-- Input rows --

++++++++++

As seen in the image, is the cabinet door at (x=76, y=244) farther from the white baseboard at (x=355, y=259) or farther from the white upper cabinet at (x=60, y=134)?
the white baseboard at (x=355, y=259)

++++++++++

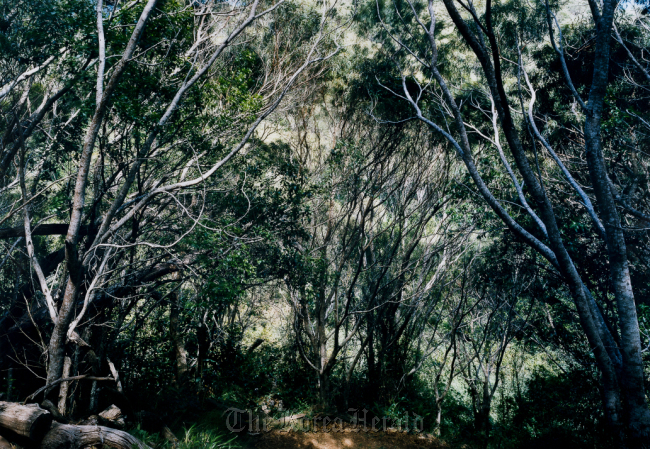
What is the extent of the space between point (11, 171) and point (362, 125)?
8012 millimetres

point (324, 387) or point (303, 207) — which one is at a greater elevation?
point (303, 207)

++++++++++

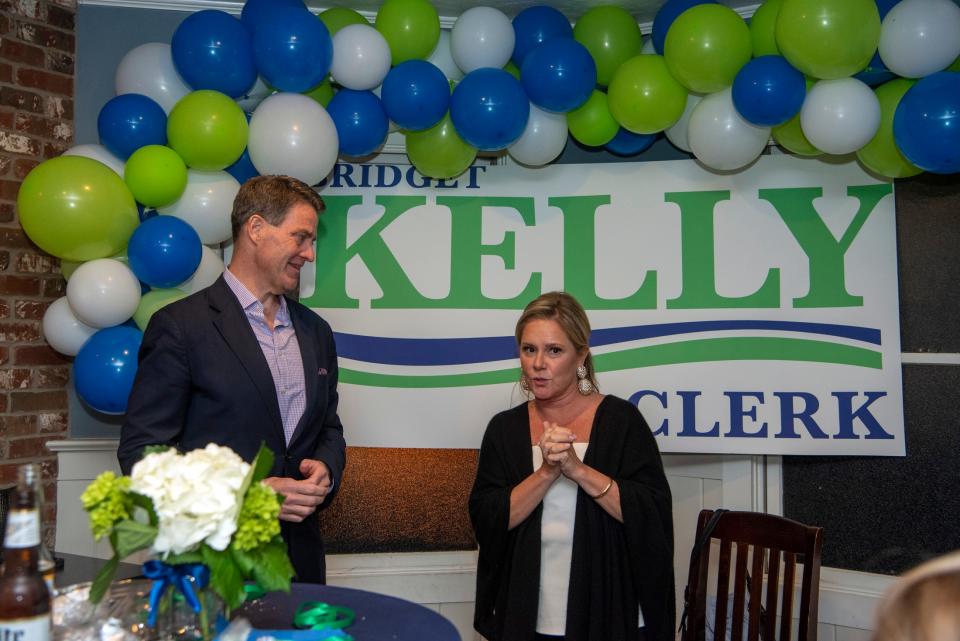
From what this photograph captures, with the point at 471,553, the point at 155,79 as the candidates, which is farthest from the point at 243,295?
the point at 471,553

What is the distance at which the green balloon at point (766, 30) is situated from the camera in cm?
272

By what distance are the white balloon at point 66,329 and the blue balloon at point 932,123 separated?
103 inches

++++++++++

-- To be done --
Report each line of the entries above that contains the word "balloon", copying every such line in full.

-- Final answer --
What is the distance at which the green balloon at point (766, 30) is situated from the camera in cm?
By what distance are the white balloon at point 66,329 and the blue balloon at point 932,123 separated?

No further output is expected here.